Wife of actor Macy touts their working together



The pair's latest project is the CBS thriller 'Reversible Errors.'
LOS ANGELES (AP) -- Felicity Huffman is on her cell phone as she enters the restaurant for an interview. She's talking to husband William H. Macy, who's half a world away filming the adventure "Sahara."
As parents of two young daughters, the acting couple try to juggle their busy schedules so only one of them is working at a time. Occasionally, however, they end up working at the same time -- even on the same project.
Such was the case with the crime thriller "Scott Turow's 'Reversible Errors.'" The CBS miniseries, which also stars Tom Selleck and Monica Potter, airs at 9 tonight and Tuesday.
Huffman, 41, portrays Gillian Sullivan, a disbarred judge whose drug abuse and ethical violations have landed her in prison.
"I look like hell in this movie. Which is fine," the forthright Huffman says.
Wearing a T-shirt, jeans and smoothed blond hair, she looks considerably better this day, although she apologizes for not being able "to get all dressed up" because of family demands.
Character connection
Macy, 54, plays Arthur Raven, a big-time corporate lawyer who is grudgingly assigned to a pro bono appeal for a man on death row claiming innocence. While unraveling the truth, Raven tracks down Sullivan. She not only had sentenced his client, but was also someone he once had a secret crush on.
Huffman insists she still harbors some surprise that in real life Macy "chose me. ... You could have knocked me down with a feather. I had a bad perm and glasses, and I was 30 pounds heavier than I am now."
The two have worked together in "a bunch of plays," the movie "Magnolia" and the ABC sitcom "Sports Night."
"It's actually one of the things we do best. We work really well together, which is surprising because I know it's tough for couples to play tennis together, much less work together," Huffman said.
"I'm not competitive with him at all. I think he's one of America's greatest actors, and so you sort of go, 'Well, you cornered the market on that. That's cool,'" she says. "He's able to help me and coach me, and I don't get my nose out of joint."
Furthermore, she insists, "Bill's very kind and not judgmental ... and I am not kind and I'm very judgmental!"
By request
The script of "Reversible Errors" was "sent to Bill first," she says, as is usual. "Then he says, 'Cast my wife, please.'"

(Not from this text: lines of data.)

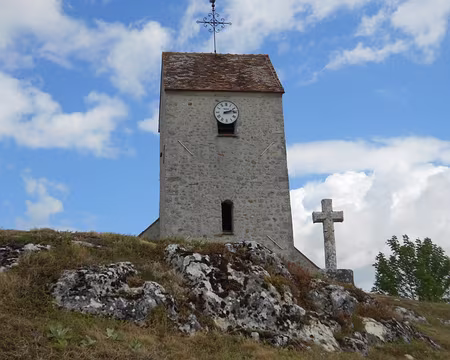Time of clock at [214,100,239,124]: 2:13
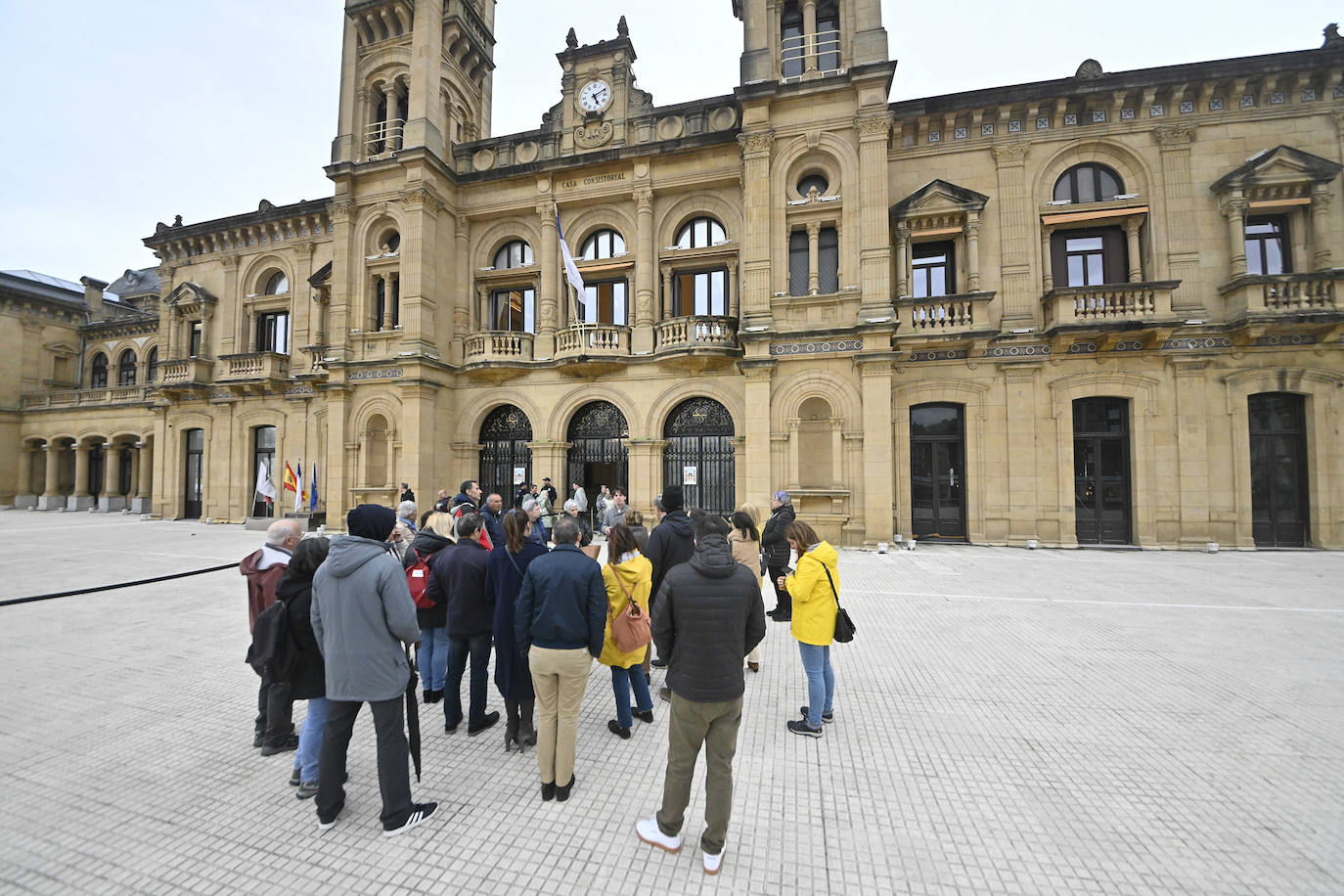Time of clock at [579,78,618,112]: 5:11
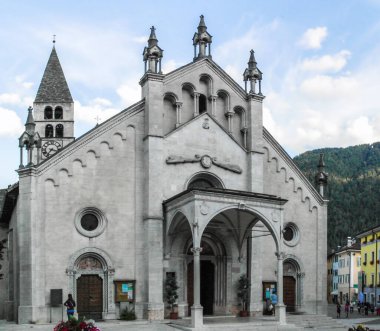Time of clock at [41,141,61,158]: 7:17
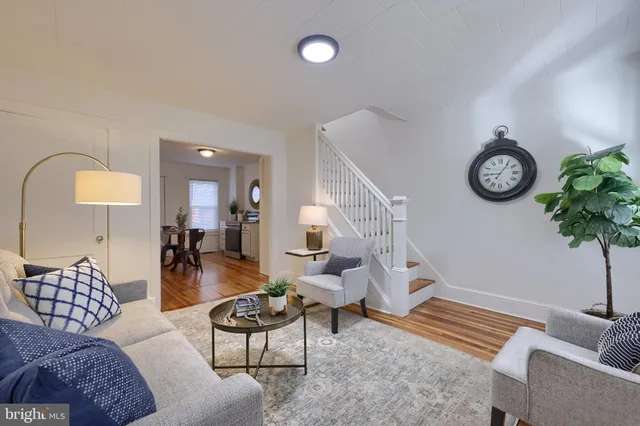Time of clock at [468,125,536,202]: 9:05
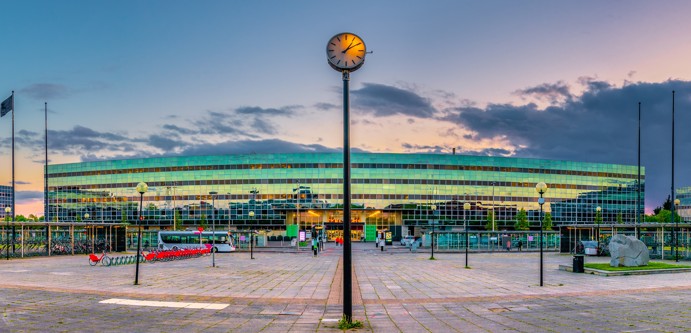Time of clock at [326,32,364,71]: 1:09
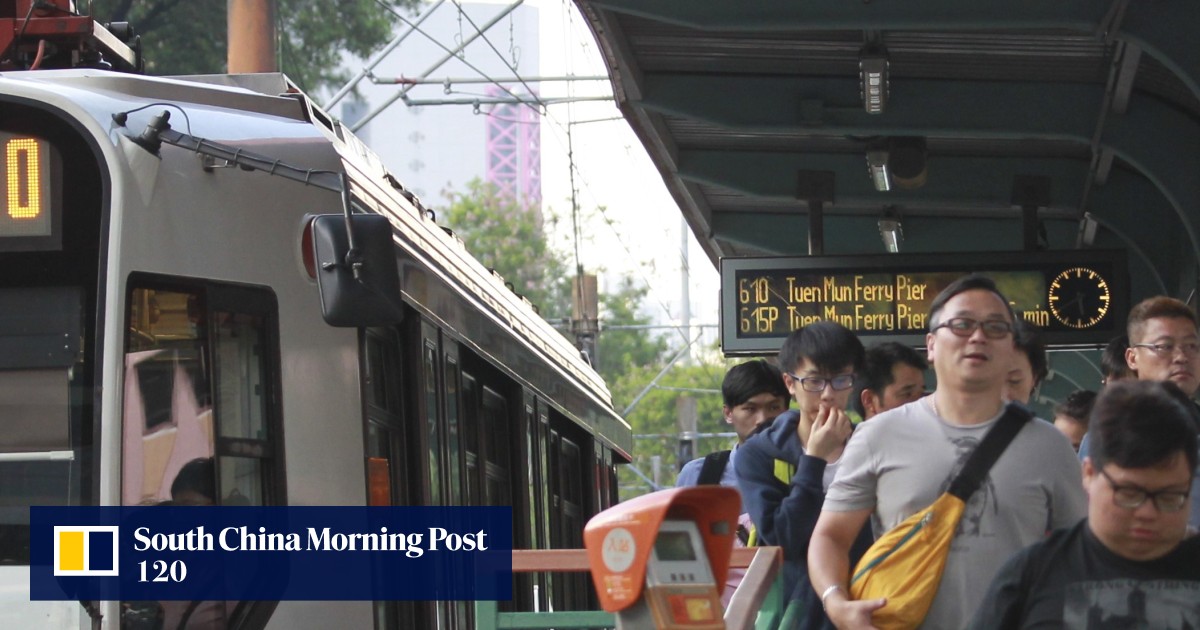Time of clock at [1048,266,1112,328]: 5:40
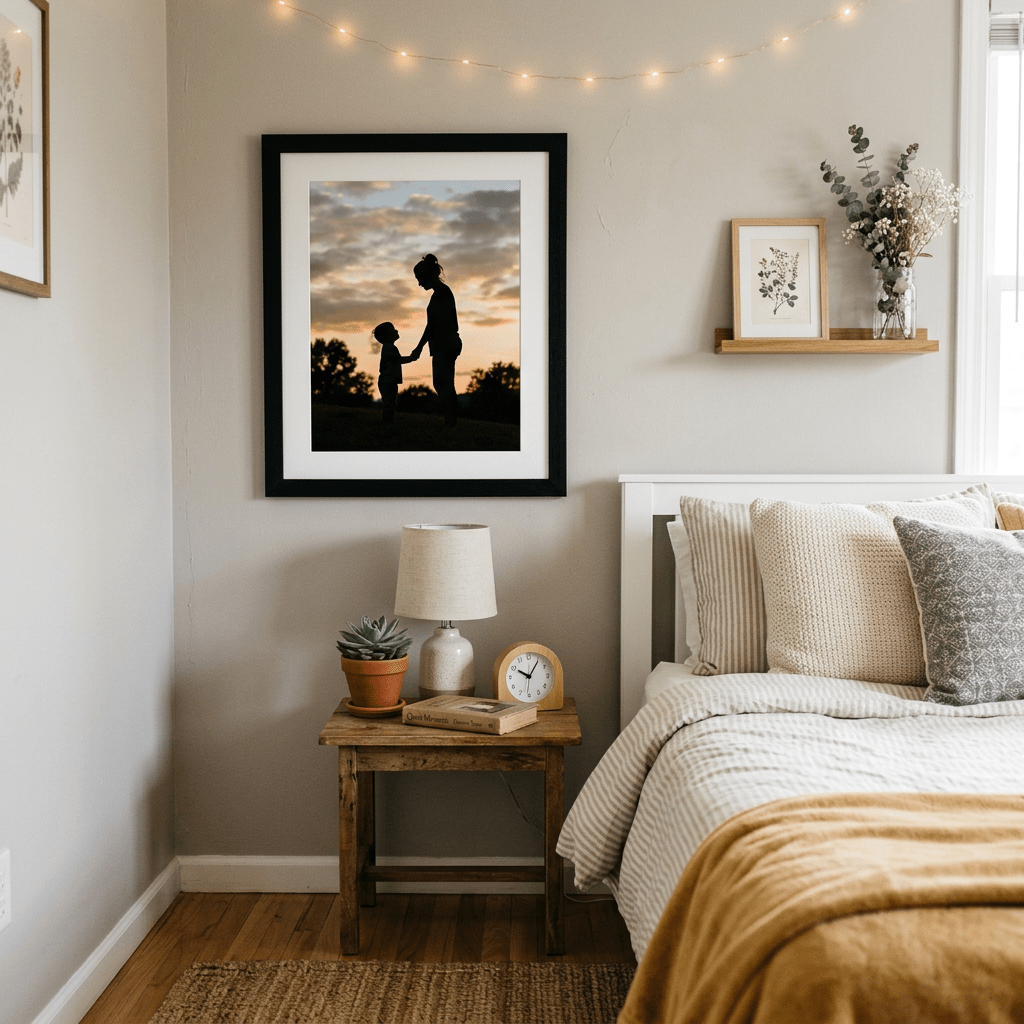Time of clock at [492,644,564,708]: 10:05
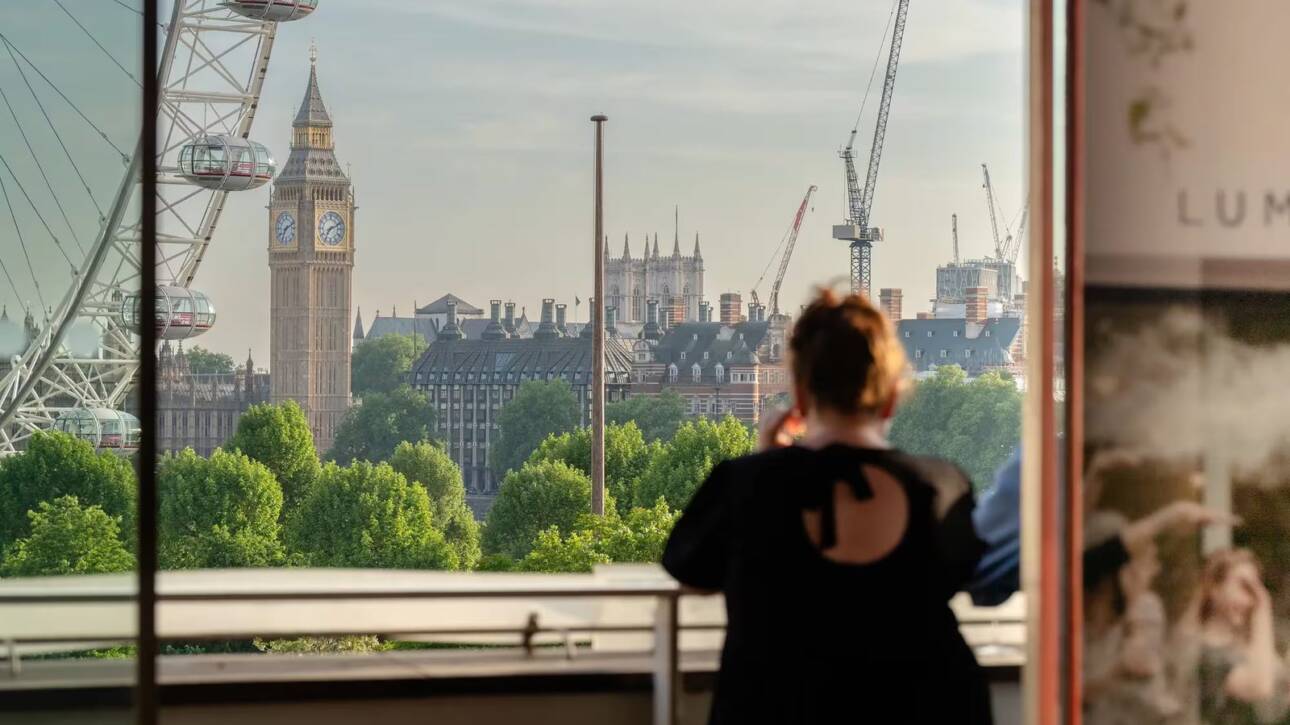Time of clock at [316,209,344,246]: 7:10
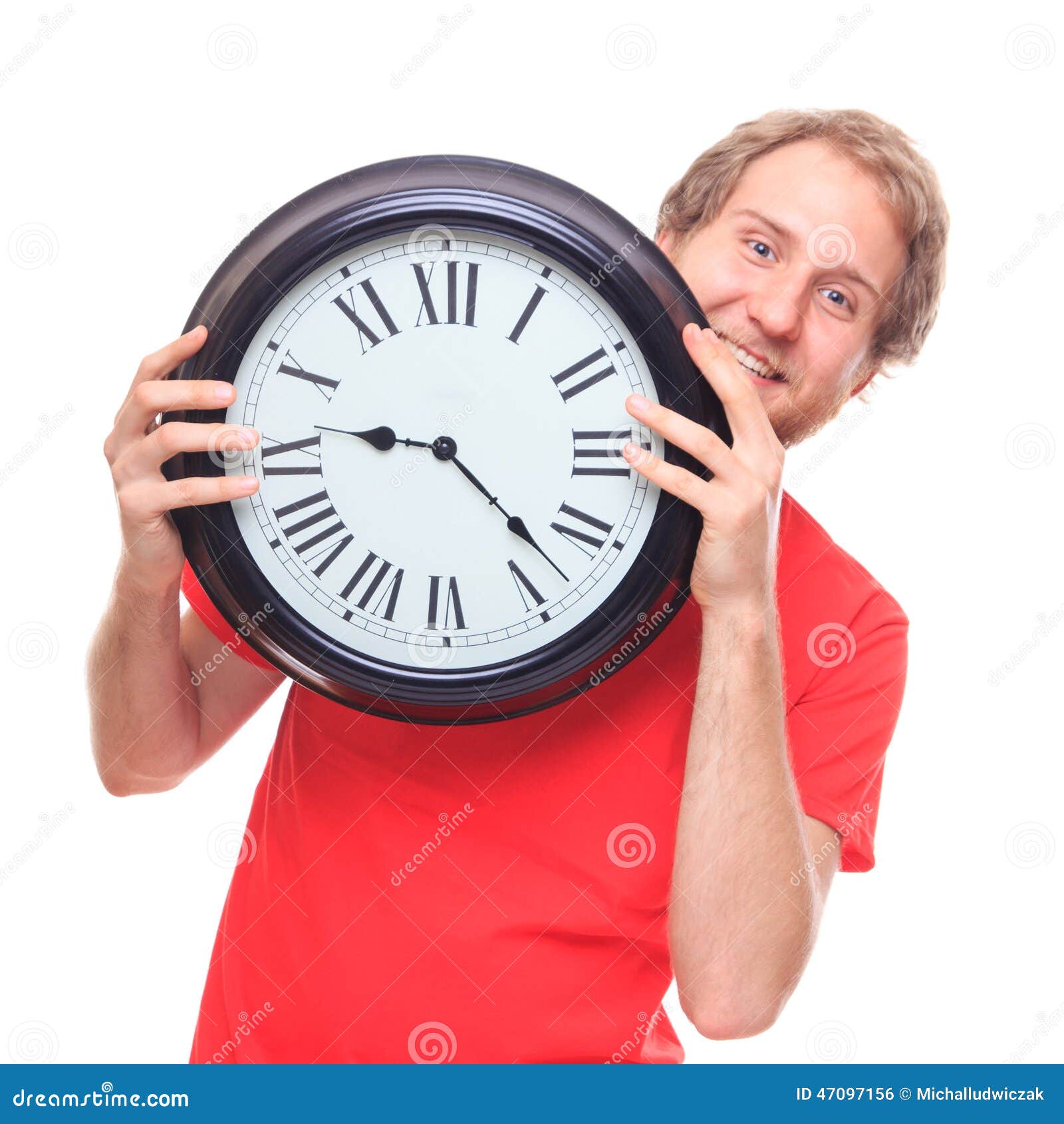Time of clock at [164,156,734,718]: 9:22
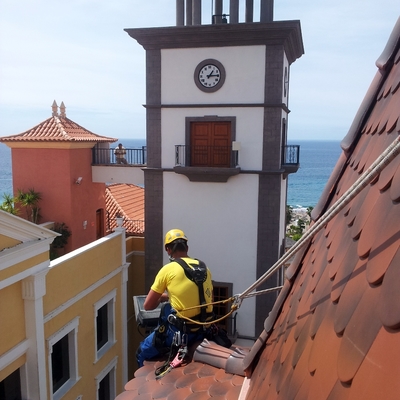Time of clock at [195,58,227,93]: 1:14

She wasn't cast until the day before rehearsals started but was "thrilled to get a job without auditioning," even though it meant moving the entire family from Los Angeles to Canada on short notice for the shoot.
"Felicity is capable of playing all facets of a diamond," co-executive producer Frank von Zerneck says. He noted how Huffman's character transitions from "a cold, tough cookie, smart as a whip with no cracks in her exterior to ... this injured bird with a broken wing, vulnerable, frightened."
"This is someone who fell, fell, fell," Huffman says. "He [Raven] remembers me from my glory days ... so he's intrigued and sort of pursues me, even though I'm so damaged."
Huffman, the youngest of eight kids, grew up in Aspen, Colo., in a family "mostly into horses." She did her stint as a polo groom for several summers but had already been hooked by acting.
Later she studied acting in both London and New York, where she met Macy.
Huffman co-stars in the upcoming Kate Hudson movie "Raising Helen." She has also filmed "Desperate Housewives," a pilot considered likely for ABC's fall schedule in which she plays "a crazed mother of four."
This month it will be Macy's turn to stay around Los Angeles with the kids as Huffman starts work on the independent movie "Transamerica," playing a transsexual who discovers that as a man he fathered a son.